--- BEGIN Excerpted passage ---

Numbers so large are difficult for ordinary humans to understand. As Senator Everett M. Dirksen
once probably didn’t say, “A billion here, a billion there, and soon you’re talking about real money.”
To put it in everyday terms, if you had a credit limit of $9 trillion on your credit card, you could buy a
MacBook Air for every single person in the world. You could fly everyone in the world on a roundtrip ticket from New York to London. You could do that twice without blinking. We could go on, but
you get the point: it’s a big number.
In the four years since the Lehman Brothers bankruptcy, central bankers have torn up the rulebook
and are trying things they have never tried before. Usually, interest rates move up or down depending
on growth and inflation. Higher growth and inflation normally means higher rates, and lower growth


means lower rates. Those were the good old days when things were normal. But now central bankers
in the United States, Japan, and Europe have pinned interest rates close to zero and promised to leave
them there for years. Rates can’t go lower, so some central bankers have decided to get creative.
Normally, central banks pay interest on the cash banks deposit with them overnight. Not anymore.
Some banks like the Swiss National Bank and the Danish National Bank have even created negative
deposit rates. We now live in an upside-down world. Money is effectively taxed (by central bankers,

not representative governments!) to get people to spend instead of save.
These unconventional policies are generally good for big banks, governments, and borrowers (who
doesn’t like to borrow money for free?), but they are very bad for savers. Near-zero interest rates and
heavily subsidized government lending programs help the banks to make money the old-fashioned
way: borrow cheaply and lend at higher rates. They also help insolvent governments, allowing them
to borrow at very low costs. The flip side is that near-zero rates punish savers, providing almost no
income to pensioners and the elderly. Everyone who thought their life’s savings might carry them
through their retirement has to come up with a Plan B when rates are near zero.

--- END Excerpted passage ---

• Written problem 1:
Quote the passage on central bank policy word for word, starting at the words "means lower rates." and ending after "instead of save.".
• Written problem 2:
Pick up the passage on central bank policy and near-zero interest rates after its last sentence, and keep writing it.

--- BEGIN Data listing ---

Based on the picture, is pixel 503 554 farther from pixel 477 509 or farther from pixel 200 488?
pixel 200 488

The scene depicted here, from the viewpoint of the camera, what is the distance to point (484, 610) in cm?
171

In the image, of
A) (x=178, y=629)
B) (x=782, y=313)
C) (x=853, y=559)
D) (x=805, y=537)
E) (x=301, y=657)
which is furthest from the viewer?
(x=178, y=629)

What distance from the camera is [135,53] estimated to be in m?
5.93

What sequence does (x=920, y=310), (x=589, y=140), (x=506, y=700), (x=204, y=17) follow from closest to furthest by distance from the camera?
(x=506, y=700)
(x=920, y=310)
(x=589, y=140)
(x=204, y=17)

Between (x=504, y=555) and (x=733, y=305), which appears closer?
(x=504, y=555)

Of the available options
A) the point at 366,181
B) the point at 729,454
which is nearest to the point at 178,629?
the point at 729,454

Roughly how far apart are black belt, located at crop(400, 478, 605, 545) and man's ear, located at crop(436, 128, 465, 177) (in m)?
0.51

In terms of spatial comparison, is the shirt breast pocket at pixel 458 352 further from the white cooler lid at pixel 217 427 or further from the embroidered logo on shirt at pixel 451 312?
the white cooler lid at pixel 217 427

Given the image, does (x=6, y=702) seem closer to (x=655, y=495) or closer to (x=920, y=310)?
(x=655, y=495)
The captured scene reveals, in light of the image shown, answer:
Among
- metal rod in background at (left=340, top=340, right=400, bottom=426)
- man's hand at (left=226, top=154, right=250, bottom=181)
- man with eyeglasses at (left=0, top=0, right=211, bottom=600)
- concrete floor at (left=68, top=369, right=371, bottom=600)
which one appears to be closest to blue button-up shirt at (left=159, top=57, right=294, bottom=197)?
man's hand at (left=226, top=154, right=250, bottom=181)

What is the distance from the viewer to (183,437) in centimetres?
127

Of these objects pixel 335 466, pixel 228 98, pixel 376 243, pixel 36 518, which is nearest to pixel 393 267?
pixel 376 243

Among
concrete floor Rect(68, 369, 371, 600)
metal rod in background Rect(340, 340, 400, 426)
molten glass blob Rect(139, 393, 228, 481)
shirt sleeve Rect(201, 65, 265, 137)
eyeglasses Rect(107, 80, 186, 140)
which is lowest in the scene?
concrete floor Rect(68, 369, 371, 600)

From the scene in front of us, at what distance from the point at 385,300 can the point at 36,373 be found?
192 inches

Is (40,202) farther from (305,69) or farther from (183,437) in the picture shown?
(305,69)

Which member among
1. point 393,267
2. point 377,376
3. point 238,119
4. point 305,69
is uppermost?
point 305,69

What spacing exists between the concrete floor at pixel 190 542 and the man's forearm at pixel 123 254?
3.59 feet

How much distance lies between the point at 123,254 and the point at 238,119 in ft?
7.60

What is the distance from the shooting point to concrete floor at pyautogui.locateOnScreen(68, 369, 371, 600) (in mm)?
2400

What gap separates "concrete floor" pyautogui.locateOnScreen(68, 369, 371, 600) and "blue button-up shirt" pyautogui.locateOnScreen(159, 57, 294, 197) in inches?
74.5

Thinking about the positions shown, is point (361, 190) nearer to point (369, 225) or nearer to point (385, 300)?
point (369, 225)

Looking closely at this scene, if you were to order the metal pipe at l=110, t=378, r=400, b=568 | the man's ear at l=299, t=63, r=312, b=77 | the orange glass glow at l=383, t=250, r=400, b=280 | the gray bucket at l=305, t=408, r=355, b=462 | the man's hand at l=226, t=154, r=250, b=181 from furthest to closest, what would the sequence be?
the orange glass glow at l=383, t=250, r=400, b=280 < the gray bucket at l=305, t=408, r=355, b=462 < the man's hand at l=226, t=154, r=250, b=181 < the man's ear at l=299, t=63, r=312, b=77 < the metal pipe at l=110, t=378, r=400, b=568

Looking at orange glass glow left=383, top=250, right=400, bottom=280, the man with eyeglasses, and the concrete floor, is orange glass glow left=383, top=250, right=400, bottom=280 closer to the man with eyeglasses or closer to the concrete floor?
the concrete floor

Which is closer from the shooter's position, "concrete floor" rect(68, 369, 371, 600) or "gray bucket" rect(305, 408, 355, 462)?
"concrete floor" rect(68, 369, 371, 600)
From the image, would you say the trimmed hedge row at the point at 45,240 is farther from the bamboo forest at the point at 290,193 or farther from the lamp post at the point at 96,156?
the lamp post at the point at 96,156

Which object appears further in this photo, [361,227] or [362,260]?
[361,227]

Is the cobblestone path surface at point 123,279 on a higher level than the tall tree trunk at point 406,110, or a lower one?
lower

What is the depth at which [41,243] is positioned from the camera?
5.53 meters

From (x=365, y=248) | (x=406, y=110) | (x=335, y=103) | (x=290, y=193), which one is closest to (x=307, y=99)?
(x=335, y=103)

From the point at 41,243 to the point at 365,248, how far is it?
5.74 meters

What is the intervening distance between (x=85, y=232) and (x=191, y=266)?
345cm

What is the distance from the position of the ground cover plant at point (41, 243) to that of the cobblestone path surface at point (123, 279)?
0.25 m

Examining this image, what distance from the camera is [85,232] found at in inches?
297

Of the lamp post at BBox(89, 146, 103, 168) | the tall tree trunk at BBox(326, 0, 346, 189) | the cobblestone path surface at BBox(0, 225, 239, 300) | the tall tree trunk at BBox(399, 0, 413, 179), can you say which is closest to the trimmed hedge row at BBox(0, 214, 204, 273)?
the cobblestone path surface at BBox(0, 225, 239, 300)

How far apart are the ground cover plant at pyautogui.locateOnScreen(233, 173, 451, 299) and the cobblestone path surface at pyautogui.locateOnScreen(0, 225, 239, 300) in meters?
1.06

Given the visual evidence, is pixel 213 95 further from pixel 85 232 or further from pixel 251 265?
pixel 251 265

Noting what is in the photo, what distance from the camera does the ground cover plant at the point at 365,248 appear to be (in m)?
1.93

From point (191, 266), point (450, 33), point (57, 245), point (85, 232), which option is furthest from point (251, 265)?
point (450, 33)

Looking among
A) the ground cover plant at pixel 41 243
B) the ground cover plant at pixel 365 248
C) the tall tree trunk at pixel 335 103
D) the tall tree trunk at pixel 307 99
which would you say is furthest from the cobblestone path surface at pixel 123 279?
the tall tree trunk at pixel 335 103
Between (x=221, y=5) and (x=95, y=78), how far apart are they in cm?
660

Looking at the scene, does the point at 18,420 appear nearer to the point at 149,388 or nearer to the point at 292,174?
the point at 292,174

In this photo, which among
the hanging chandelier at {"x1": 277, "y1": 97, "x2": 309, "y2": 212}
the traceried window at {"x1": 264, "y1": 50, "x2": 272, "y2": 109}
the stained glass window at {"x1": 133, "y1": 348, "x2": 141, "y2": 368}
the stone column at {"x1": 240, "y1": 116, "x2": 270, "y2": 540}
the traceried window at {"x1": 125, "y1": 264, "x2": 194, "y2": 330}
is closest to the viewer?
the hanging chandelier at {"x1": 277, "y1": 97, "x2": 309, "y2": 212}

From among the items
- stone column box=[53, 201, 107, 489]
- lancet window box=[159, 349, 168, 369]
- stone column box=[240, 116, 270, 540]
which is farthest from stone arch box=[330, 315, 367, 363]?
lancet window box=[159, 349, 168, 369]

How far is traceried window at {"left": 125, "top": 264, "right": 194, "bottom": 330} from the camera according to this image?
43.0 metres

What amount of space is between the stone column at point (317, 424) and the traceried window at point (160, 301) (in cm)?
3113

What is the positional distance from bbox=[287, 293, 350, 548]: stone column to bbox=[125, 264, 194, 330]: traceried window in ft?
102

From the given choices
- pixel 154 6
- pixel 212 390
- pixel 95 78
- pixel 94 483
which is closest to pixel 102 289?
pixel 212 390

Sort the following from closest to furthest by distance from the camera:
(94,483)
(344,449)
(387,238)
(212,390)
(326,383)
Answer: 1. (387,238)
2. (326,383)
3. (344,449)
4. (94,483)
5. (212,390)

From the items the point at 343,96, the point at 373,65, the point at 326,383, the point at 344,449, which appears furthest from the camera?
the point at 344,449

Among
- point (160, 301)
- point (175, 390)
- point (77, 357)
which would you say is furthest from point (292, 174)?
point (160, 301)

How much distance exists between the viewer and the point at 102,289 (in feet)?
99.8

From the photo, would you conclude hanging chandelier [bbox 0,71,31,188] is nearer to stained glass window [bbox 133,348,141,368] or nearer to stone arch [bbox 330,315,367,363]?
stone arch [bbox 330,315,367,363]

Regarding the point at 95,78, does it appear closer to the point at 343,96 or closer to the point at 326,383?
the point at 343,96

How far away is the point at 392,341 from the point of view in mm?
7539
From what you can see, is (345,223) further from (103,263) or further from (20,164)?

--- END Data listing ---

• Task answer 1:
means lower rates. Those were the good old days when things were normal. But now central bankers
in the United States, Japan, and Europe have pinned interest rates close to zero and promised to leave
them there for years. Rates can’t go lower, so some central bankers have decided to get creative.
Normally, central banks pay interest on the cash banks deposit with them overnight. Not anymore.
Some banks like the Swiss National Bank and the Danish National Bank have even created negative
deposit rates. We now live in an upside-down world. Money is effectively taxed (by central bankers,

not representative governments!) to get people to spend instead of save.

• Task answer 2:
In the bizarre world we now inhabit, central banks and governments try to induce consumers to
spend to help the economy, while they take money away from savers who would like to be able to
profitably invest. Rather than inducing them to consume more, they are forcing them to spend less in
order to make their savings last through their final years!
Savers and investors in the developed world are the guinea pigs in an unprecedented monetary
experiment. There are clear winners and losers as prudent savers are called upon to bail out reckless
borrowers. In the United States, United Kingdom, Japan, and most of Europe, savers receive close to
zero percent interest on their savings, while they watch the price of gasoline, groceries, and rents go
up. Standards of living are falling for many and economic growth is elusive. Today is a time of
financial repression, where central banks keep interest rates below inflation. This means that the
interest savers receive on their deposits cannot keep up with the rising cost of living. Big banks are
bailed out and continue paying large bonuses, while older savers are punished.
In the film A Few Good Men, Jack Nicholson plays Colonel Nathan Jessup. He subjects his troops
to an unconventional and extreme approach to discipline by ordering a Code Red. Toward the end of
the film, Colonel Jessup explains to a court-martial proceeding that while his methods are grotesque
and abnormal, they are necessary for the defense of the nation and the preservation of freedom.
While central bank Code Red policies are certainly unorthodox and even distasteful, many
economists believe they are necessary to kick-start the global economy and counteract the crushing
burden of debt. David Zervos, chief market strategist at Jefferies & Co., humorously observes that
“Colonel” Ben Bernanke, chairman of the Fed, is likewise brutally honest and just as insistent that his
extreme policies are absolutely necessary.
We began to wonder what Colonel Jessup’s speech might sound like if the colonel were a central

banker. Perhaps it would go something like this (cue Jack Nicholson):
You want the truth? You can’t handle the truth! Son, we live in a world that has unfathomably
intricate economies, and those economies and the banks that are at their center have to be guarded
by men with complex models and printing presses. Who’s gonna do it? You? You, Lieutenant
Mauldin? Can you even begin to grasp the resources we have to use in order to maintain balance
in a system on the brink?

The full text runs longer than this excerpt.